In connection with the transaction, the Rollover
Stockholders, who collectively own 61.61% of the Common Stock of
the Company, entered into a Voting Agreement with Buyer pursuant to
which they have agreed, among other things, to vote 6,254,652 of
their shares of Common Stock, which in the aggregate represents 38%
of the total voting power of the shares of capital stock of the
Company, in favor of adopting the Merger Agreement.
For Battalion, Houlihan Lokey Capital, Inc.
acted as financial advisor and Mayer Brown LLP is acting as legal
counsel. Jefferies LLC acted as financial advisor and K&L Gates
LLP is acting as legal counsel to the Buyer.
Avi Mirman, Executive Chairman of the Board of
Parent commented, “We are excited to announce this transaction with
Battalion and believe we are well positioned to drive value growth
for our investors as we return the asset to active development. It
has been a pleasure working with the Battalion team on this
transaction, and we look forward to continuing that work as we move
toward a successful close.
The acquisition of Battalion represents a return
to the Delaware Basin for our team, which now includes Battalion’s
former CEO Richard Little.
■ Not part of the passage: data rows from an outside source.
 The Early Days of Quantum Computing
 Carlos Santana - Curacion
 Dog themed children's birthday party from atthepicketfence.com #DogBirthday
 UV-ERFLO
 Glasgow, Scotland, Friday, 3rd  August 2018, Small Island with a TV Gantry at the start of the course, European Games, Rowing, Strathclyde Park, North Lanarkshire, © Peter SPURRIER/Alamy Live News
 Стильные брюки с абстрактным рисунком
Our team has a strong understanding of
the subsurface as well as the capital constraints that have
previously hampered the Company’s ability to exploit this asset.
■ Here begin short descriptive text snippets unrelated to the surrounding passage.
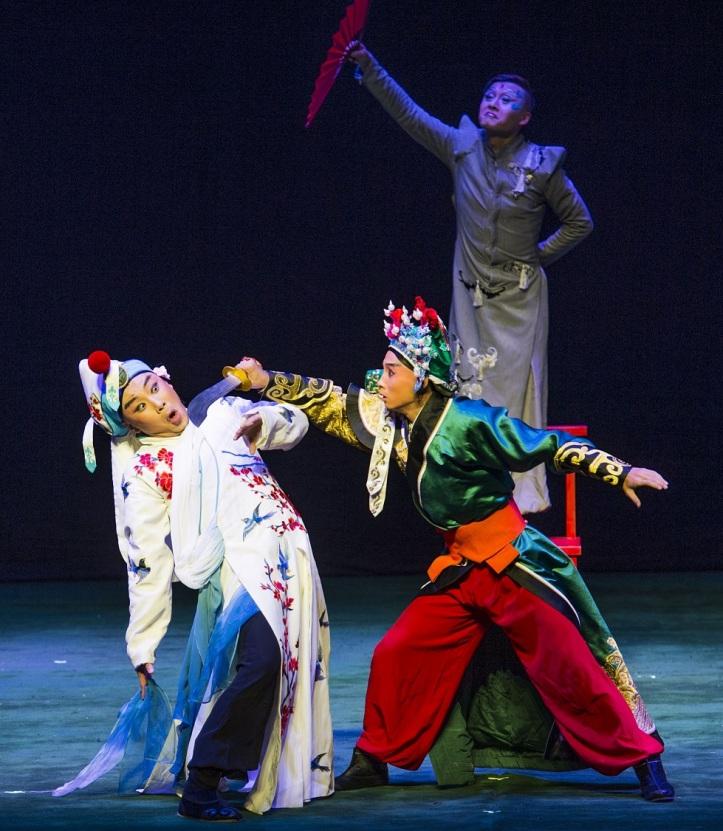 faust-e-valentino-phzhang-xinwei
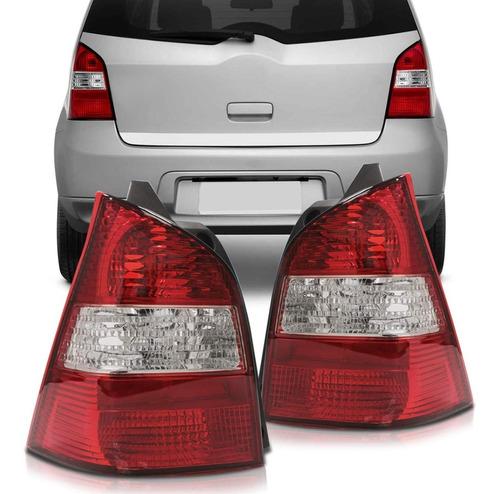 Lanterna Nissan Livina 2014 2013 2012 2011 10 2009 Traseira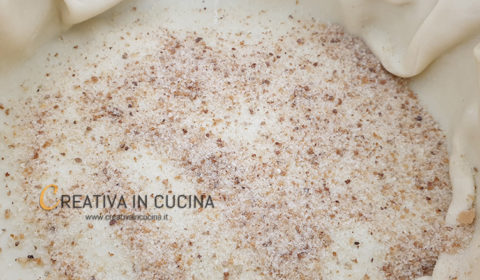 Quiche ricotta e funghi ricetta di Creativa in cucina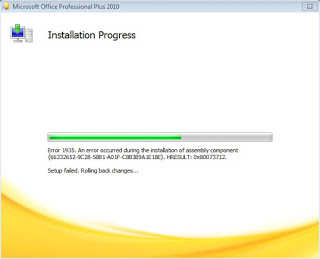 Mengatasi Gagal Instal Microsoft Office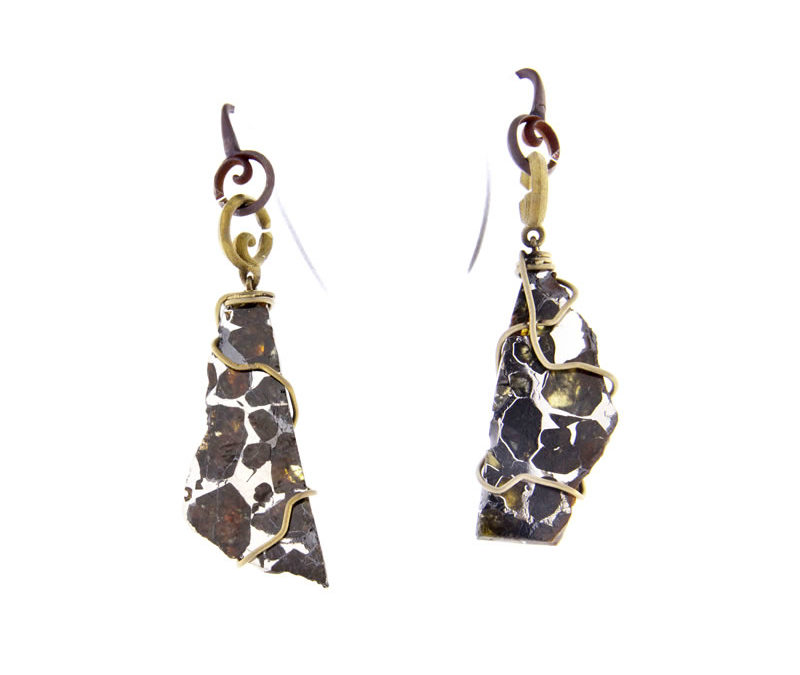 pallasite earrings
With the benefit of a newly revived balance sheet, we believe we
can leverage our deep knowledge of the basin and combined
operational excellence to fully unlock the asset’s potential.
Additionally, we are excited to explore the opportunities provided
to the Company through its joint venture with Caracara. By offering
the ability to drill locations with higher H2S volumes, this joint
venture will allow the company to exploit additional drilling and
acquisition opportunities which may not be available to others in
the region.
As part of this transaction, several of
Battalion’s major shareholders have agreed to reinvest proceeds
from this sale into the ongoing business. We view this as a vote of
confidence in our ability to develop this asset and drive
profitable growth. This acquisition represents a compelling value
proposition for our investors and we are eager to get to work.”
Matt Steele, Battalion CEO, commented, “It has
been a pleasure working with Avi Mirman and his team to get the
transaction to this point. Avi has a plan to become a premier
player in the Delaware Basin. With the additional investment
capital provided by the transaction, the company will finally be in
a position to fully develop the Battalion asset base and position
the company, its investors, and its employees for success.”
About Battalion
Battalion Oil Corporation is an independent
energy company engaged in the acquisition, production, exploration
and development of onshore oil and natural gas properties in the
United States.
About Fury
Fury Resources, Inc. (“Fury Resources”) is a
privately held exploration and production company focused on value
creation through the acquisition and exploitation of assets in the
Permian Basin. The team is comprised of core individuals who are
long-term oil and gas veterans, and have in the past successfully
grown Lilis Energy, Inc., a struggling $3MM market cap exploration
and production company, to well over $550MM, by the acquisition,
organic growth, and development of Permian Basin properties. With
expertise and talent in the team, Fury Resources is positioned and
capitalized to grow in the area organically and through future
acquisitions. To learn more, visit Fury Resource’s website at
www.furyresources.com.
Cautionary Statement Regarding Forward-Looking
Statements
This press release includes “forward-looking
statements”. All statements included in this press release other
than statements of historical fact, including, but not limited to,
forecasts or expectations regarding the transaction are
forward-looking statements. Forward-looking statements are based on
current expectations and assumptions about future events and
currently available information as to the outcome and timing of
future events. Such statements are inherently subject to numerous
business, economic, competitive, regulatory and other risks and
uncertainties, most of which are difficult to predict and many of
which are beyond Battalion’s control. No assurance can be given
that such expectations will be correct or achieved or that the
assumptions are accurate or that any transaction will ultimately be
consummated. Readers are cautioned not to place undue reliance on
forward-looking statements, which speak only as of the date on
which such statement is made. Should one or more of the risks or
uncertainties described in this press release occur, or should
underlying assumptions prove incorrect, Battalion’s actual results
and plans could differ materially from those expressed in any
forward-looking statements. All forward-looking statements are
expressly qualified in their entirety by this cautionary statement.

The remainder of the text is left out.